Voth v. Officer Solice
This text of 326 P.3d 632 (Voth v. Officer Solice) is published on Counsel Stack Legal Research, covering Court of Appeals of Oregon primary law. Counsel Stack provides free access to over 12 million legal documents including statutes, case law, regulations, and constitutions.
Opinion
Plaintiff brought this action for negligence, intentional infliction of emotional distress, and “unlawful imprisonment” against the Oregon Department of Justice, the Oregon State Police, the Governor, and officials at the Oregon State Correctional Institution. Plaintiff alleged that, while he was an inmate at that institution, he filed a sexual harassment complaint against a female correctional officer who had conducted patdowns of his genital area “in a sexual manner,” and defendants failed to stop that harassment, failed to investigate his complaint, and retaliated against him for filing it. The trial court granted summary judgment to defendants, and plaintiff appeals.
We write to address plaintiffs argument that the trial court improperly granted summary judgment because “ [practices such as nonemergency bodily searches conducted by opposite-sex guards * * * have been held to be unconstitutional” under Article I, section 13, of the Oregon Constitution and Sterling v. Cupp, 290 Or 611, 625 P2d 123 (1981).1 Defendants respond that plaintiffs argument is not preserved because his complaint did not allege that defendants violated Article I, section 13, and he did not otherwise present that argument to the trial court.2 We agree with defendants.
To preserve an argument for appellate review, a party must “provide the trial court with an explanation of his or her objection that is specific enough to ensure that the court can identify its alleged error with enough clarity to permit it to consider and correct the error.” State v. Wyatt, 331 Or 335, 343, 15 P3d 22 (2000). In his complaint, plaintiff [186]*186did not allege that defendants violated Article I, section 13, in advancing his tort claims or an independent constitutional claim. And the summary judgment record shows that, in the trial court, plaintiff did not raise an Article I, section 13, argument as a reason to deny defendants’ summary judgment motion. Instead, in their motion for summary judgment, defendants presented evidence challenging plaintiffs tort claims {e.g., that the female officer named in the harassment complaint had never conducted a patdown of plaintiff and that prison officials had conducted a formal investigation and found no wrongdoing), and they argued that the complaint failed to state a claim under any of the three tort theories plaintiff relied upon. In response, plaintiff did not rely on Article I, section 13, or Sterling in an effort to rebut those arguments.

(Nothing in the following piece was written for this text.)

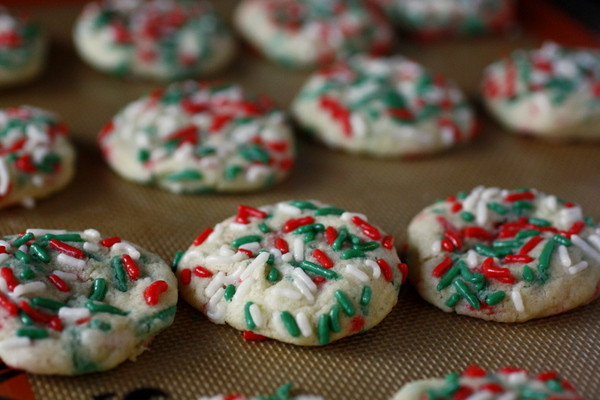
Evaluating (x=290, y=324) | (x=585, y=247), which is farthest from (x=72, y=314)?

Because neither defendants nor the court had reason to address what effect, if any, plaintiffs Article I, section 13, argument had on whether summary judgment was proper, that argument is not preserved and we will not address it further. We reject without discussion plaintiffs remaining assignments of error and the arguments raised for the first time in his appellate reply brief. Accordingly, we affirm.
Affirmed.
Free access — add to your briefcase to read the full text and ask questions with AI
Related
Cite This Page — Counsel Stack
326 P.3d 632, 2014 WL 2118751, 263 Or. App. 184, 2014 Ore. App. LEXIS 682, Counsel Stack Legal Research, https://law.counselstack.com/opinion/voth-v-officer-solice-orctapp-2014.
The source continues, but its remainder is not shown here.